Department of Radiology, University of Michigan, Ann Arbor, MI, USA.
Med Phys. 2021 Jun;48(6):2827-2837. doi: 10.1002/mp.14678. Epub 2021 Apr 12.
Transfer learning is commonly used in deep learning for medical imaging to alleviate the problem of limited available data. In this work, we studied the risk of feature leakage and its dependence on sample size when using pretrained deep convolutional neural network (DCNN) as feature extractor for classification breast masses in mammography.

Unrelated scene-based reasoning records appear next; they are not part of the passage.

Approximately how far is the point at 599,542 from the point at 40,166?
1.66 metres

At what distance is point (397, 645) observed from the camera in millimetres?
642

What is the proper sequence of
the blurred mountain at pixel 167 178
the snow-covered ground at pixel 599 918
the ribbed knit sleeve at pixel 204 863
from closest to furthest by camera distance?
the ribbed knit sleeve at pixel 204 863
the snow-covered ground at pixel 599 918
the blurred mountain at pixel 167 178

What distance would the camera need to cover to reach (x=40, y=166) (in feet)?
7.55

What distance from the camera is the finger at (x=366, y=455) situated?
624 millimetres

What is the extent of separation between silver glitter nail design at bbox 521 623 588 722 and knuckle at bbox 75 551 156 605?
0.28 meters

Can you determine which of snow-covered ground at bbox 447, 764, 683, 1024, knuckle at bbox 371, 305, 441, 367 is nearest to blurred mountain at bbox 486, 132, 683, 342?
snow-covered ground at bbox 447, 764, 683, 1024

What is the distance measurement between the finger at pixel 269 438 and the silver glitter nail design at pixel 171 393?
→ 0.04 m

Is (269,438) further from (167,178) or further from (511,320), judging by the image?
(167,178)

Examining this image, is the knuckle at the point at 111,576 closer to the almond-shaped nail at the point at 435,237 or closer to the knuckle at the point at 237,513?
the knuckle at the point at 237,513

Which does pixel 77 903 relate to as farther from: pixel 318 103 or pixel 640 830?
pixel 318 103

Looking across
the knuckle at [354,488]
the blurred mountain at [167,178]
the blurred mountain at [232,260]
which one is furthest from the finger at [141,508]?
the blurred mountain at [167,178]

Feature leakage occurs when the training set is used for feature selection and classifier modeling while the cost function is guided by the validation performance or informed by the test performance. The high-dimensional feature space extracted from pretrained DCNN suffers from the curse of dimensionality; feature subsets that can provide excessively optimistic performance can be found for the validation set or test set if the latter is allowed for unlimited reuse during algorithm development. We designed a simulation study to examine feature leakage when using DCNN as feature extractor for mass classification in mammography. Four thousand five hundred and seventy-seven unique mass lesions were partitioned by patient into three sets: 3222 for training, 508 for validation, and 847 for independent testing. Three pretrained DCNNs, AlexNet, GoogLeNet, and VGG16, were first compared using a training set in fourfold cross validation and one was selected as the feature extractor. To assess generalization errors, the independent test set was sequestered as truly unseen cases. A training set of a range of sizes from 10% to 75% was simulated by random drawing from the available training set in addition to 100% of the training set. Three commonly used feature classifiers, the linear discriminant, the support vector machine, and the random forest were evaluated. A sequential feature selection method was used to find feature subsets that could achieve high classification performance in terms of the area under the receiver operating characteristic curve (AUC) in the validation set. The extent of feature leakage and the impact of training set size were analyzed by comparison to the performance in the unseen test set.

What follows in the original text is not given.